* BEGIN *
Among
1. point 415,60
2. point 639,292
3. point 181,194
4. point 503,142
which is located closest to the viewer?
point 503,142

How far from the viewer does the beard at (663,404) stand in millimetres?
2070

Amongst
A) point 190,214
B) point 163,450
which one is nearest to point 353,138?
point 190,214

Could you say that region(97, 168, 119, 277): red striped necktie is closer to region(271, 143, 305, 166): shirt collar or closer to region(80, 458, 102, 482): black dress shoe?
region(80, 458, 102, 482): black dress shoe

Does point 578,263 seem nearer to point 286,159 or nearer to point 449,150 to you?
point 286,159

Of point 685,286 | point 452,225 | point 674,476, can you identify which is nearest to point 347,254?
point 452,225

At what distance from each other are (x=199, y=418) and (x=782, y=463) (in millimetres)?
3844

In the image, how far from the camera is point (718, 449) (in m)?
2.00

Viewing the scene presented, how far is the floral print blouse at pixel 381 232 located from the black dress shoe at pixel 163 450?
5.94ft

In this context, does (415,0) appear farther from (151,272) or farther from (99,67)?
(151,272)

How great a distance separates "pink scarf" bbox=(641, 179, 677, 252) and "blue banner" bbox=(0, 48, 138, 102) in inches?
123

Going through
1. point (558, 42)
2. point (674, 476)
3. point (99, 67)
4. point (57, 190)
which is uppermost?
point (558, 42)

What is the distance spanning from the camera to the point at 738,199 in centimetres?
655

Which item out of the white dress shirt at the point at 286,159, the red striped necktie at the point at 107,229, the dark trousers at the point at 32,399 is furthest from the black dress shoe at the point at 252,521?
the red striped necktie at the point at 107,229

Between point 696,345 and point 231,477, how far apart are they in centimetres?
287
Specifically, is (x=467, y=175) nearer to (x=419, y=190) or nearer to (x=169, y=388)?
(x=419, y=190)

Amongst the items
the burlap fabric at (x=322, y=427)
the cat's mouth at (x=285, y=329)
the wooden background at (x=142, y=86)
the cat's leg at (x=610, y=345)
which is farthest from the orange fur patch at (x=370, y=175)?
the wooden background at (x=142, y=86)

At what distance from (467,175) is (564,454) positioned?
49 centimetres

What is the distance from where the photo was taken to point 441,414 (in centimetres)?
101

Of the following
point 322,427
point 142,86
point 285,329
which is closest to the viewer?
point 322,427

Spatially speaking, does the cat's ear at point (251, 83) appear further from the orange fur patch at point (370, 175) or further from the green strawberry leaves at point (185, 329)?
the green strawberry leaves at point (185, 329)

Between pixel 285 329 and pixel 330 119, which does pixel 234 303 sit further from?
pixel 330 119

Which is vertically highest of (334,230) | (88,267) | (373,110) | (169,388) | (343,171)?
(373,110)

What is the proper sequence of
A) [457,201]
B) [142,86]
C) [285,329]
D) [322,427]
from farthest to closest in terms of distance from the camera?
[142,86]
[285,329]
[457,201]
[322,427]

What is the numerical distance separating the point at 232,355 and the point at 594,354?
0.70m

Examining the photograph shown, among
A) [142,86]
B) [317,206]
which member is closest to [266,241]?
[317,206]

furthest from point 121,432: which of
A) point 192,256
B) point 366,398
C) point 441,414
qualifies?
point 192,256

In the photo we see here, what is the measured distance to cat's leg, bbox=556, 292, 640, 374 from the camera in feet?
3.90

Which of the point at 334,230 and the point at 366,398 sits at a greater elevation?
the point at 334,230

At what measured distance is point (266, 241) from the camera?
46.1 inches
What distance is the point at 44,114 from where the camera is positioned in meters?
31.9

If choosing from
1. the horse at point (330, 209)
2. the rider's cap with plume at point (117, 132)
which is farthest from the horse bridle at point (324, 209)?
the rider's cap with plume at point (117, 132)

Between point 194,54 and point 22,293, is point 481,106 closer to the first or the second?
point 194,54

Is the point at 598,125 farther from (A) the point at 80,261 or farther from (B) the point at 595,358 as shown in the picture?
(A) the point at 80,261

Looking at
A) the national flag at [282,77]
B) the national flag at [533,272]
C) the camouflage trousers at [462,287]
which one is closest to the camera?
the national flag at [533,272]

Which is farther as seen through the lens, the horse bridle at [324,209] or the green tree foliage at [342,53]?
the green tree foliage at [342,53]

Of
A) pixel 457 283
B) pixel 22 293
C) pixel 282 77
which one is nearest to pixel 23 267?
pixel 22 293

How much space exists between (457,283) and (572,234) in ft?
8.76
* END *
## Work to complete:
Repeat the listing in full, keeping every line exactly as it is.

## Response to this exercise:
Among
1. point 415,60
2. point 639,292
3. point 181,194
4. point 503,142
which is located closest to the viewer?
point 503,142

How far from the viewer does the beard at (663,404) stand in millimetres?
2070

Amongst
A) point 190,214
B) point 163,450
which one is nearest to point 353,138?
point 190,214

Could you say that region(97, 168, 119, 277): red striped necktie is closer to region(271, 143, 305, 166): shirt collar or closer to region(80, 458, 102, 482): black dress shoe?
region(80, 458, 102, 482): black dress shoe

Does point 578,263 seem nearer to point 286,159 or nearer to point 449,150 to you?
point 286,159

Of point 685,286 | point 452,225 | point 674,476, can you identify which is nearest to point 347,254?
point 452,225

At what distance from each other are (x=199, y=418) and (x=782, y=463) (in millimetres)?
3844

In the image, how far from the camera is point (718, 449) (in m)?
2.00

Viewing the scene presented, how far is the floral print blouse at pixel 381 232 located from the black dress shoe at pixel 163 450?
5.94ft

In this context, does (415,0) appear farther from (151,272) or farther from (99,67)?
(151,272)

How great a distance separates "pink scarf" bbox=(641, 179, 677, 252) and "blue banner" bbox=(0, 48, 138, 102) in inches?
123

Going through
1. point (558, 42)
2. point (674, 476)
3. point (99, 67)
4. point (57, 190)
which is uppermost?
point (558, 42)

What is the distance spanning from the camera to the point at 738,199 in centimetres?
655

Which item out of the white dress shirt at the point at 286,159, the red striped necktie at the point at 107,229, the dark trousers at the point at 32,399 is furthest from the black dress shoe at the point at 252,521?
the red striped necktie at the point at 107,229

Between point 696,345 and point 231,477, how far apart are they in centimetres?
287
Specifically, is (x=467, y=175) nearer to (x=419, y=190) or nearer to (x=169, y=388)?
(x=419, y=190)

Amongst the items
the burlap fabric at (x=322, y=427)
the cat's mouth at (x=285, y=329)
the wooden background at (x=142, y=86)
the cat's leg at (x=610, y=345)
which is farthest from the orange fur patch at (x=370, y=175)?
the wooden background at (x=142, y=86)

At what distance from (467,175) is (564,454) positioned?
49 centimetres

What is the distance from where the photo was taken to point 441,414 (in centimetres)?
101

Of the following
point 322,427
point 142,86
point 285,329
which is closest to the viewer?
point 322,427

Spatially speaking, does the cat's ear at point (251, 83) appear further from the orange fur patch at point (370, 175) or further from the green strawberry leaves at point (185, 329)?
the green strawberry leaves at point (185, 329)

Between pixel 285 329 and pixel 330 119, which does pixel 234 303 sit further from?
pixel 330 119

Which is vertically highest of (334,230) | (88,267) | (373,110) | (169,388) | (343,171)?
(373,110)

What is the proper sequence of
A) [457,201]
B) [142,86]
C) [285,329]
D) [322,427]
from farthest to closest in terms of distance from the camera?
[142,86]
[285,329]
[457,201]
[322,427]

What is the numerical distance separating the point at 232,355 and the point at 594,354?
0.70m

Examining the photograph shown, among
A) [142,86]
B) [317,206]
which member is closest to [266,241]?
[317,206]

furthest from point 121,432: which of
A) point 192,256
B) point 366,398
C) point 441,414
qualifies?
point 192,256

In the photo we see here, what is the measured distance to cat's leg, bbox=556, 292, 640, 374 from the camera in feet?
3.90

Which of the point at 334,230 and the point at 366,398 sits at a greater elevation?
the point at 334,230

At what measured distance is point (266, 241) from the camera?
46.1 inches
What distance is the point at 44,114 from where the camera is positioned in meters?
31.9

If choosing from
1. the horse at point (330, 209)
2. the rider's cap with plume at point (117, 132)
which is farthest from the horse bridle at point (324, 209)?
the rider's cap with plume at point (117, 132)

Between point 194,54 and point 22,293, is point 481,106 closer to the first or the second?
point 194,54

Is the point at 598,125 farther from (A) the point at 80,261 or farther from (B) the point at 595,358 as shown in the picture?
(A) the point at 80,261

Looking at
A) the national flag at [282,77]
B) the national flag at [533,272]
C) the camouflage trousers at [462,287]
which one is closest to the camera?
the national flag at [533,272]

Which is farther as seen through the lens, the horse bridle at [324,209] or the green tree foliage at [342,53]?
the green tree foliage at [342,53]

Of
A) pixel 457 283
B) pixel 22 293
C) pixel 282 77
which one is nearest to pixel 23 267?
pixel 22 293

How much space exists between (457,283) and (572,234) in ft?
8.76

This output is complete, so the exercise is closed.